## Extract provided
::::
Great, now we have the article text, we only need to get rid of the odd spacing using regex and the `.sub()` method, which allows us to replace regex matches with a given string.

In [174]:
for i in range(len(URLs)):
    replaced_spacing = re.sub('(\\n)+\s+', ' ', articles[URLs[i]])
    articles[URLs[i]] = replaced_spacing

for i in range(len(URLs)):
    print(URLs[i]+' - ', articles[URLs[i]][:1000] + '. . .')
    print('')

https://www.wsj.com/articles/fitbit-to-be-acquired-by-google-llc-11572613473?mod=business_lead_pos1 -   Google reached a deal to buy wearable fitness products company  Fitbit Inc. FIT -1.13% for roughly $2.1 billion, a move that intensifies the battle among technology giants to capture consumers through devices other than smartphones. For Google, the deal marks a further push into health as it faces regulatory threats to its massive internet-search and advertising business. It also puts Google in renewed and direct competition with Silicon Valley neighbor Apple Inc., which in the past week said rising sales of wearables and related services were becoming a bigger driver of its business. Google’s parent Alphabet Inc. will spend just a sliver of its $121 billion cash hoard to branch out with Fitbit’s products. Alphabet’s $2.1 billion bid was for $7.35 a share in cash, a 19% premium to Fitbit’s closing price Thursday and more than 70% above where the stock was trading last week before dea

Now let's just wrap it in a function and test it.

In [176]:
def WSJ_Scraper(URLs, U_P):
    Login_URL = r'https://id.wsj.com/access/pages/wsj/us/signin.html'
    gecko_path = r'C:\Users\Sade\Desktop\geckodriver.exe'
    
    #Setting up browser:
    options = Options() # Using the default options from selenium.
    options.headless = True # Operate the webdriver behind the scenes.
    driver = webdriver.Firefox( # Initializing the webdriver with our options and the location to the Gecko Driver.
::::
## Tasks
A - From the scraping walkthrough above, quote the passage between "Now let's just" and "behind the scenes.", inclusive.
B - Answer these questions using the scraping walkthrough above:
(i) Which method does it use to replace regex matches with a given string?
(ii) What price per share did Alphabet's bid for Fitbit offer?
(iii) According to the code comment, what does setting options.headless to True do?

## Data excerpt
::::
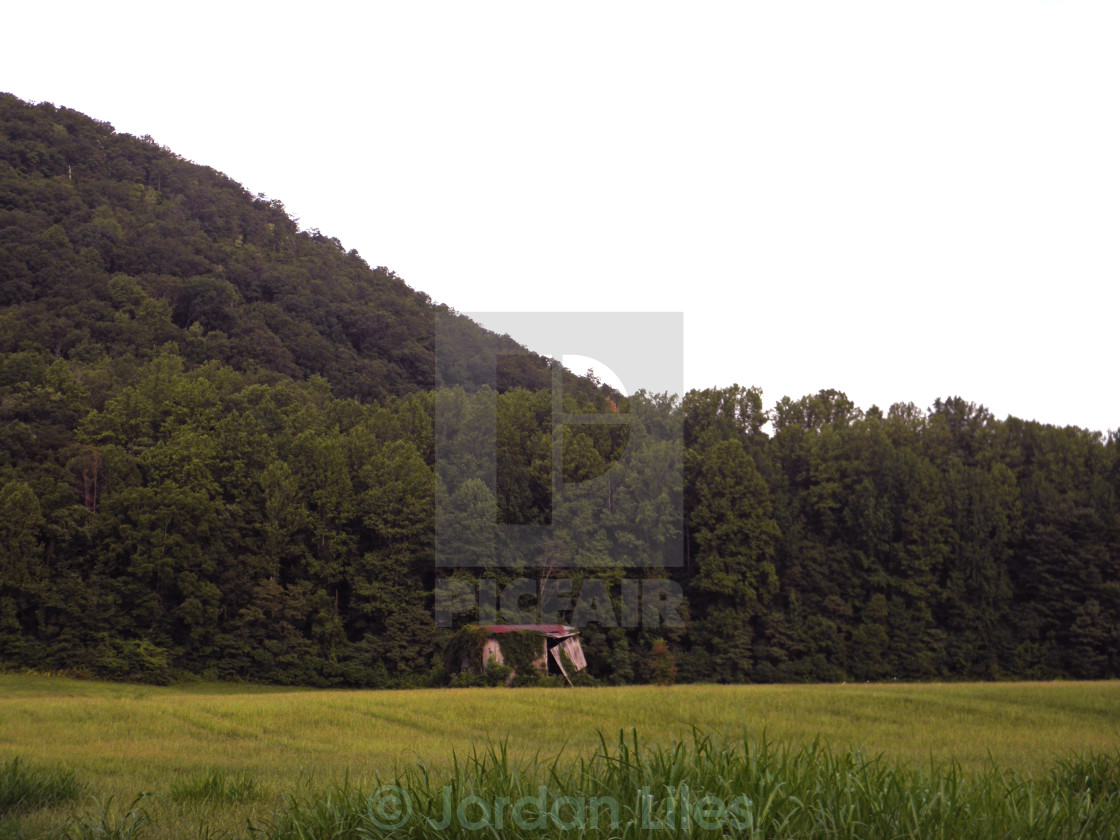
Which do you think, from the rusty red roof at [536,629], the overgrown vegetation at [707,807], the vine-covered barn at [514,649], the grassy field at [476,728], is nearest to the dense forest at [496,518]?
the vine-covered barn at [514,649]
::::
## The replies
A -
Now let's just wrap it in a function and test it.

In [176]:
def WSJ_Scraper(URLs, U_P):
    Login_URL = r'https://id.wsj.com/access/pages/wsj/us/signin.html'
    gecko_path = r'C:\Users\Sade\Desktop\geckodriver.exe'
    
    #Setting up browser:
    options = Options() # Using the default options from selenium.
    options.headless = True # Operate the webdriver behind the scenes.

B -
(i) The `.sub()` method.
(ii) $7.35 a share in cash.
(iii) It operates the webdriver behind the scenes.